You can find a description of the show below
Why was British music in the late 1970’s and early 80’s so tribal and so violent? If going to a musical gig now is about having fun and enjoying a “party” atmosphere, it used to be very different. It was an era when music was taken very seriously. For many, it defined who you were. Writer Paul Morley says: “Back then the music you liked was a matter of life and death.”
It was common for musical differences to end in violence. Peter Hook, of Joy Division and then New Order, says “There were riots all the time at gigs.”
And it was a time when politics played a much more prominent role in popular culture. Neville Staple of Two-Tone group, The Specials, recalls the havoc caused by the far right National Front. “We used to get a lot of conflict at our gigs …we always used to get the NF,” he says.
Adrian Goldberg looks back at a culture divided by haircuts, clothes, class and politics. What did this tribalism say about Britain then?
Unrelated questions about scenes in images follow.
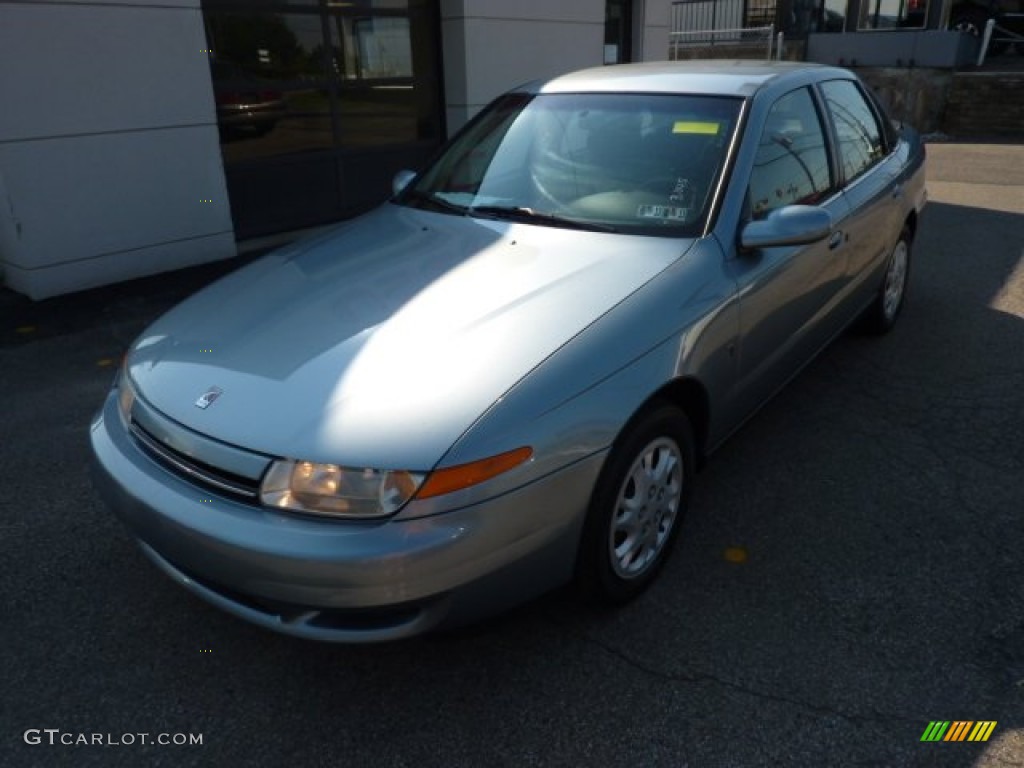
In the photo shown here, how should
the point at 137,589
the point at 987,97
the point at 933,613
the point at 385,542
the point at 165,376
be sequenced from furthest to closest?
the point at 987,97 < the point at 137,589 < the point at 933,613 < the point at 165,376 < the point at 385,542

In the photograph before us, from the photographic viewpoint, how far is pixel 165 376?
99.5 inches

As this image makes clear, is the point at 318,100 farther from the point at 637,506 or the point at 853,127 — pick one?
the point at 637,506

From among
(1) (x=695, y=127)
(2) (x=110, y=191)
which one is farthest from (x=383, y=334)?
(2) (x=110, y=191)

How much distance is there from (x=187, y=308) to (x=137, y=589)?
1.00 m

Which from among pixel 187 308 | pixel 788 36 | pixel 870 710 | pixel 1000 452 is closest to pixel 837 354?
pixel 1000 452

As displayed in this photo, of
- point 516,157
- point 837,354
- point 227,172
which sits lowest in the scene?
point 837,354

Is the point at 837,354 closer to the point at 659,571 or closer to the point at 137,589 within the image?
the point at 659,571

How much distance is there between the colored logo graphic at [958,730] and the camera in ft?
7.29

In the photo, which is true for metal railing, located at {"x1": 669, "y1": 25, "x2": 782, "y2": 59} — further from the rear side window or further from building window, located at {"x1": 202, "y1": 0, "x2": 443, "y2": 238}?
the rear side window

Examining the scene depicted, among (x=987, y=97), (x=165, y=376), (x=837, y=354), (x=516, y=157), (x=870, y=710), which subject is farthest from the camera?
(x=987, y=97)

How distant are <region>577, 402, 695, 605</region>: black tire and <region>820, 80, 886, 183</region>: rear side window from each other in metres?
2.05

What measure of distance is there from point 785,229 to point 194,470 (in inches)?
83.2

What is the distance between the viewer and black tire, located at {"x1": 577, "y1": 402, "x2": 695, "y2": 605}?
244 cm

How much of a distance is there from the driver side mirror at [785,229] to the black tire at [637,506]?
0.71 meters
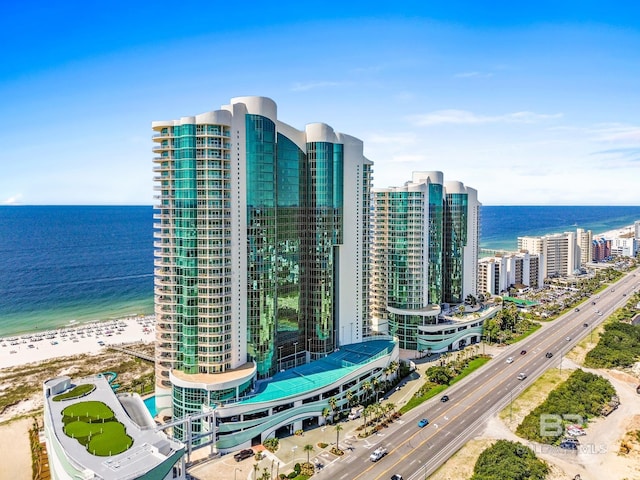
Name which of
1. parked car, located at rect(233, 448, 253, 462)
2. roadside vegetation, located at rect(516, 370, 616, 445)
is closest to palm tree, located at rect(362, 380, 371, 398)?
parked car, located at rect(233, 448, 253, 462)

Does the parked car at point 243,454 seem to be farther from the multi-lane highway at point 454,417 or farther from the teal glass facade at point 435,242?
the teal glass facade at point 435,242

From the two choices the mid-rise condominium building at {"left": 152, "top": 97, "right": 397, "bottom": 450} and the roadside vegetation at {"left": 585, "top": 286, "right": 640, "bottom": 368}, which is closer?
the mid-rise condominium building at {"left": 152, "top": 97, "right": 397, "bottom": 450}

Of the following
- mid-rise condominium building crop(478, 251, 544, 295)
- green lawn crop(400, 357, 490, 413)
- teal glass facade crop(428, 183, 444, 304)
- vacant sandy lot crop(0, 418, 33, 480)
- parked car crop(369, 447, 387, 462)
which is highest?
teal glass facade crop(428, 183, 444, 304)

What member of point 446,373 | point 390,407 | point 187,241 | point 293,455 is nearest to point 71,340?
point 187,241

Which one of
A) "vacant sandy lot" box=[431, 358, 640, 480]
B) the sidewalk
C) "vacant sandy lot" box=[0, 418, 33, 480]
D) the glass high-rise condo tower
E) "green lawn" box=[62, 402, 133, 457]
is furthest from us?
the glass high-rise condo tower

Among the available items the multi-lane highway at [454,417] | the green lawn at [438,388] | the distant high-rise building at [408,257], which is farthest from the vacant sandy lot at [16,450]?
the distant high-rise building at [408,257]

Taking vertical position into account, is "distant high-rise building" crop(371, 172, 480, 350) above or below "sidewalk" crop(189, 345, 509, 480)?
above

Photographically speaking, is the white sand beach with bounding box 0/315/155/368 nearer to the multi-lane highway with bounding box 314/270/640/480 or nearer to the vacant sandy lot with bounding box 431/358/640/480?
the multi-lane highway with bounding box 314/270/640/480
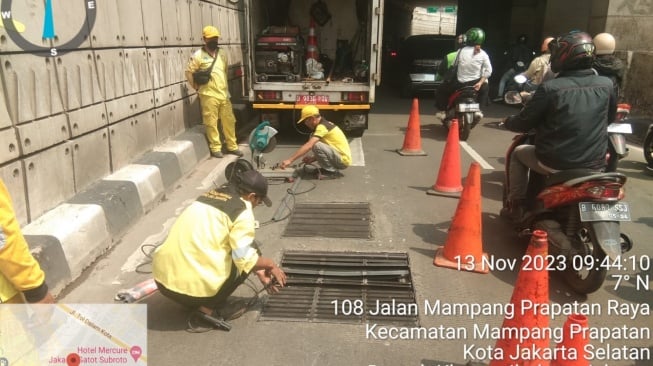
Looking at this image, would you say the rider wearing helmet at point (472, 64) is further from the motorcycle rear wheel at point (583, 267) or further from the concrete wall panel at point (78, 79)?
the concrete wall panel at point (78, 79)

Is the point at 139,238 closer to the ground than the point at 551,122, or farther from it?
closer to the ground

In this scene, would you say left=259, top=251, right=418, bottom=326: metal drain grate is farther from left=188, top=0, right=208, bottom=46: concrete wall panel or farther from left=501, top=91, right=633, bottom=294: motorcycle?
left=188, top=0, right=208, bottom=46: concrete wall panel

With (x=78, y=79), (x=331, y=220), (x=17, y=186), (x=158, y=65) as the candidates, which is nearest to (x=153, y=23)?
(x=158, y=65)

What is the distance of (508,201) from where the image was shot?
482 cm

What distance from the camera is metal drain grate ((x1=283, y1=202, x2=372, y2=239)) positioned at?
4.89m

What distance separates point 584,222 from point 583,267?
34cm

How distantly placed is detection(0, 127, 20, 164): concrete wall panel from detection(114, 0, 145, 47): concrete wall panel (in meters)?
2.21

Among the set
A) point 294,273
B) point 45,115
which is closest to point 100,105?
point 45,115

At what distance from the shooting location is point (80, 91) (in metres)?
4.68

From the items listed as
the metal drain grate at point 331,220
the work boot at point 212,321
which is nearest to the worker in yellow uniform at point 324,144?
the metal drain grate at point 331,220

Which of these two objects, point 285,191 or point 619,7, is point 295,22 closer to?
point 285,191

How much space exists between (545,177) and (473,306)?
1506mm

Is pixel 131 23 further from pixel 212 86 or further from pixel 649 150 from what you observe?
pixel 649 150

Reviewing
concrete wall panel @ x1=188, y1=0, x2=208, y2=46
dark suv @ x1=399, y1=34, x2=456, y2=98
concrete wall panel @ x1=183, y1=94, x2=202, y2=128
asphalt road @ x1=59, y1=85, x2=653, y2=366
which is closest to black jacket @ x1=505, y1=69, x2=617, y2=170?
asphalt road @ x1=59, y1=85, x2=653, y2=366
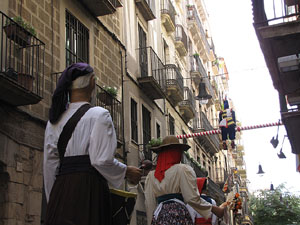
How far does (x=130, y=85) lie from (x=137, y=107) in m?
1.03

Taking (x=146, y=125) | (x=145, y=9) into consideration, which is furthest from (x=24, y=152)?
(x=145, y=9)

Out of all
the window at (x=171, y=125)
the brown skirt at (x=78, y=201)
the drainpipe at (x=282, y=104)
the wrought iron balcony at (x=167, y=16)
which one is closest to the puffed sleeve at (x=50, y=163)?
the brown skirt at (x=78, y=201)

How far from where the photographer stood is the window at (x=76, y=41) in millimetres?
12336

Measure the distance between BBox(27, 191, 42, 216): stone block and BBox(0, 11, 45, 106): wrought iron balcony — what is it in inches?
69.4

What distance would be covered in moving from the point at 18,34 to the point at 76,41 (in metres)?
3.87

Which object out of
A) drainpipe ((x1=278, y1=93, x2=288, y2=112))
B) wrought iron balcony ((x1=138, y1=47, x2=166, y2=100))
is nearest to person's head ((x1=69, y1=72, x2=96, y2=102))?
drainpipe ((x1=278, y1=93, x2=288, y2=112))

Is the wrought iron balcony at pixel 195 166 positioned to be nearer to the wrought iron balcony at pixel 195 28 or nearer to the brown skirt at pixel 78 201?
the wrought iron balcony at pixel 195 28

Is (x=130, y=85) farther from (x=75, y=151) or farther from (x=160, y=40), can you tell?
(x=75, y=151)

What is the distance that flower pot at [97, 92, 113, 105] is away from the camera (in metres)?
12.9

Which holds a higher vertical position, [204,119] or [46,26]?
[204,119]

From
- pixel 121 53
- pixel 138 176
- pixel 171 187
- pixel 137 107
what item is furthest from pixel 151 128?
pixel 138 176

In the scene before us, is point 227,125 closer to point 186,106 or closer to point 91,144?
point 186,106

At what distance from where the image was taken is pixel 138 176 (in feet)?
12.3

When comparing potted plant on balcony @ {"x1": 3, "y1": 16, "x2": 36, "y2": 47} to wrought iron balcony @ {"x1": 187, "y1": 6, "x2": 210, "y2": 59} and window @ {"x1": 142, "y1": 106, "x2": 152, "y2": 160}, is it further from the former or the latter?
wrought iron balcony @ {"x1": 187, "y1": 6, "x2": 210, "y2": 59}
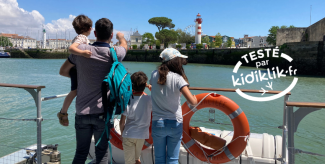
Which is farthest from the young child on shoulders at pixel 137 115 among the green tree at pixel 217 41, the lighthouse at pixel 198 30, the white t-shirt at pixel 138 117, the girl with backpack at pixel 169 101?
the green tree at pixel 217 41

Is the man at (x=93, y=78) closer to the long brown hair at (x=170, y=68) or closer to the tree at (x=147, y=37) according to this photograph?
the long brown hair at (x=170, y=68)

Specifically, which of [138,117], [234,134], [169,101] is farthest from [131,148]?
[234,134]

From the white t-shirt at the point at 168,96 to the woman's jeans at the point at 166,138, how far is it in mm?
44

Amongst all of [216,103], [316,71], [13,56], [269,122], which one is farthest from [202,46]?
→ [13,56]

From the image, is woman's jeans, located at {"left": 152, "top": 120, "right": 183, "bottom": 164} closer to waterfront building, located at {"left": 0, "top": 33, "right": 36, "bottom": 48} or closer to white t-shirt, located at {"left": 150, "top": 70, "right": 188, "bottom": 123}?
white t-shirt, located at {"left": 150, "top": 70, "right": 188, "bottom": 123}

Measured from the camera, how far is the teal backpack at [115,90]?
1747 millimetres

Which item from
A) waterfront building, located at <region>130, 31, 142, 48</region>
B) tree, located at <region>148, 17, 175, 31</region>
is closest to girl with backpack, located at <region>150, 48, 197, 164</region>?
tree, located at <region>148, 17, 175, 31</region>

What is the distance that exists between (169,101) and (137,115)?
34 cm

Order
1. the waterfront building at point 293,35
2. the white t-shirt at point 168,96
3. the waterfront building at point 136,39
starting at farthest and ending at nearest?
1. the waterfront building at point 136,39
2. the waterfront building at point 293,35
3. the white t-shirt at point 168,96

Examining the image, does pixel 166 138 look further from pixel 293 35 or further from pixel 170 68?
pixel 293 35

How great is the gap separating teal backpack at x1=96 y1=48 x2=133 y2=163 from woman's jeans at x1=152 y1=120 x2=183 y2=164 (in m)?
0.30

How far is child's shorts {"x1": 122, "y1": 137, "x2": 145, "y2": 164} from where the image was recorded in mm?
2119

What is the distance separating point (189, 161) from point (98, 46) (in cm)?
145

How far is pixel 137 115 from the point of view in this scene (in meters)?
2.05
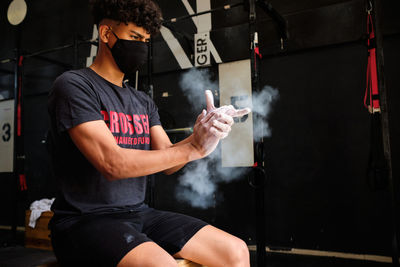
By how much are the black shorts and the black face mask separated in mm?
735

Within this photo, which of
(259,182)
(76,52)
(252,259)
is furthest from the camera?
(76,52)

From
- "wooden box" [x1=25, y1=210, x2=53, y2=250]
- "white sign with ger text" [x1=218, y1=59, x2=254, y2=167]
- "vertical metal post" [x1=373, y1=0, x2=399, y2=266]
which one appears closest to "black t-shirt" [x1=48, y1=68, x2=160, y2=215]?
"vertical metal post" [x1=373, y1=0, x2=399, y2=266]

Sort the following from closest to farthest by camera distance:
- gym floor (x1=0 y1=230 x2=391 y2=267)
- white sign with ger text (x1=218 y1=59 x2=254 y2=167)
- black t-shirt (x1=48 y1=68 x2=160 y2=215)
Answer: black t-shirt (x1=48 y1=68 x2=160 y2=215), gym floor (x1=0 y1=230 x2=391 y2=267), white sign with ger text (x1=218 y1=59 x2=254 y2=167)

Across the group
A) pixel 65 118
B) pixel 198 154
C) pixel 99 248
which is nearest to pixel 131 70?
pixel 65 118

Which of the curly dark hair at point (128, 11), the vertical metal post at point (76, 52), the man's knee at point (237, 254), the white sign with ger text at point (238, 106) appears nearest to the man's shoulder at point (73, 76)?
the curly dark hair at point (128, 11)

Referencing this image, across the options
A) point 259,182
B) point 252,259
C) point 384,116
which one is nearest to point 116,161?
point 259,182

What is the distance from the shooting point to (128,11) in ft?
4.94

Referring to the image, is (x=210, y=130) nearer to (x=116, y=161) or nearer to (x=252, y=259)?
(x=116, y=161)

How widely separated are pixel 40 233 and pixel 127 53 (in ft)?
10.8

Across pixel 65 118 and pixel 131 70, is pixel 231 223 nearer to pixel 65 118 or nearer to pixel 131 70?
pixel 131 70

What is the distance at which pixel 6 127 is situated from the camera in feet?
17.1

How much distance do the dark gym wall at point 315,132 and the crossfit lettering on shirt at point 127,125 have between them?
2148 mm

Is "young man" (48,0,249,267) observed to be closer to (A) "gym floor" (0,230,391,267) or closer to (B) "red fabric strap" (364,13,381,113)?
(B) "red fabric strap" (364,13,381,113)

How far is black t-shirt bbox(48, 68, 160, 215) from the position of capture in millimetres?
1273
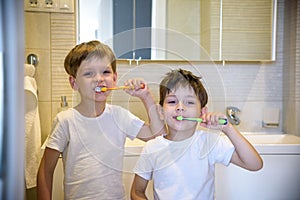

The programme includes contributors from Peter Hook of Joy Division and New Order; Peter Hooton from The Farm; Pauline Black of Selecter; Neville Staple of the Specials; Clare Grogan of Altered Images plus music journalists Paul Morley, ex New Musical Express and Garry Bushell of Sounds. It also has a stellar soundtrack from the era.
Producer: Jim Frank.
If you are reading this then it’s highly likely that you are taking the module #med332. This is the place where I will be posting materials related to the module rather than Sunspace. Sunspace will only be used for hosting a few essential files (module guide) and for allowing assessment work to be submitted.
It’s easier to share material on this site! Be sure to check out the Facebook page too: https://www.facebook.com/popmusiccult
The International Association for the Study of Popular Music has a special issue out this month dealing with ‘music journalism’ which some of you may find interesting. Be sure to check out the article by Barbara Panuzzo dealing with women in hip hop.
There’s plenty in the bad catalogue to keep you occupied. It’s a free and open access journal so no nasty pay-walls!
[Full disclosure: the edition linked to here is co-edited by an ex-colleague and friend of mine, Martin James]
There’s a wonderful BBC Radio 4 series called Soul Music where people discuss pieces of music with a powerful emotional impact. This particular episode starts with the famous Harold Melvin and the Blue Notes track ‘Don’t Leave Me This Way’, with Teddy Pendergrass on vocals, and works it’s way through stories of spinal paralysis, the HIV epidemic, and the death of a service dog. This is the quintessential Philly sound.
Slate.com recently named this episode as #13 in their list of the best 25 podcasts of all time. It’s an emotional roller coaster:
The BBC Radio 4 show Soul Music investigates the emotional resonance of famous pieces of music. This installment, about the song “Don’t Leave Me This Way,” which was first performed in the early 1970s by Harold Melvin and the Blue Notes, with Teddy Pendergrass on vocals, features a trio of interwoven segments about death, loss, and faith. The episode connects the stories of Pendergrass, who was paralyzed in a car accident at age 42; the gay community in the U.K., which danced to a remix version of the tune while mourning the loss of friends during the AIDS crisis; and Sharon Wachsler, homebound by illness, who turned to the song during dark times. The song itself, heard in its different recordings throughout the episode, gains layers of meaning, becoming more haunting and beautiful each time we hear it.
There’s some other wonderful instalments. Check out the way in which Billie Holliday’s ‘Strange Fruit‘ acts as the backdrop to stories of horror and anguish during the era of race lynching, or Labi Siffre’s ‘Something Inside So Strong‘ and South Africa’s era of apartheid.